シオンとフレイを家にあげるのを心配してついてきたのである。

「シオンとフレイは悪いやつじゃない。だがアイビーは一人暮らしなのだから、少しは警戒したほうがいい」

アッシュレイの言い分ももっともではある。

「イウトピアの住み心地はどうだ?」

アッシュレイが心配して聞く。

「前に住んでいたところよりずっと広いから、ちょっと落ち着かない」

「狭いほうが落ち着くのか。貧乏性だな」

「それと兄さん。私、いい仕事を見つけたの。だから家賃の心配はいらない。自分で稼げそう」

アイビーが嬉しそうに笑う。

なんだとろうか、前に会った時より余裕と幸せそうなオーラが漂ってきている。

「アイビー、何か変わったか?そんなにいい職場なのか?」

「確かに割のいい仕事だけどね。それだけじゃないの」

なー!部屋からケット・シーが出てくる。太っちょな猫だ。

じゃれるように、アイビーの足元をくるくる回る。

「ごめんねチャビー。ご飯の時間だよね。よしよし」

アイビーが猫の頭をなでる。ケット・シーはもう一声鳴いて、奥へ入っていく。

その後を追ってアイビーも奥へ向かう。だからアッシュレイはアイビーの変化についてそれ以上追求しなかった。

「円筒形の建物に一つずつ部屋が配置されている。
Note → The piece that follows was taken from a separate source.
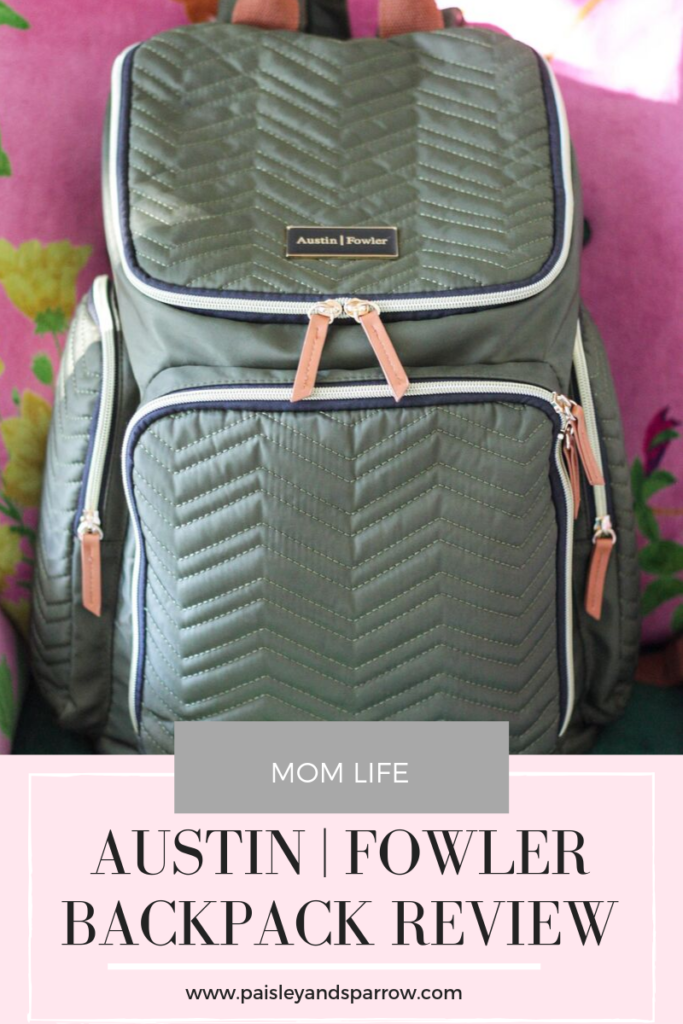 Click through to read a mom of 3's honest review on Austin Fowler's backpack style diaper bag.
だから、室内は扇形になってる。玄関から一番近いところがトイレ、次が浴室、その次が寝室で。次がダイニングとそれにつながった台所」

アイビーが順番に扉を開けて中を見せていく。

「どうだ?何か魔力の探知はできるか?」

フレイがシオンに聞く。自分はカベをチェックしている。

「壁には何もないですよ」

アイビーがフレイの行動に困惑する。

「魔法の言葉、ルーンは崩して、装飾品のように見せかけた魔法陣を作ることもあるんだ」

アッシュレイが説明する。

「たぶん、何にもないとは思うけれど。全員にコーヒーでもいれるね」

アイビーが言い。台所に引っ込む。

「魔力の大きな流れは地下にあると探知できる。地下には何かないか?コーヒーを淹れるのを手伝うよ」

シオンがアイビーの向かった台所についていく。

「大丈夫よ。シオンさんとフレイさんはお仕事でしょう?それにお客様だから手伝わなくてもいいわ。地下、ね。地下は駐車場になっている。そんな怪しい魔法陣をわざわざ見えるところに置いたりはしない気もするけれど」

アイビーが答える。手伝いを断られたシオンはついでに台所を見渡す。特に変わった魔力の気配はない。冷蔵の魔具やほかの魔具の気配は感じるが問題はなさそうだ。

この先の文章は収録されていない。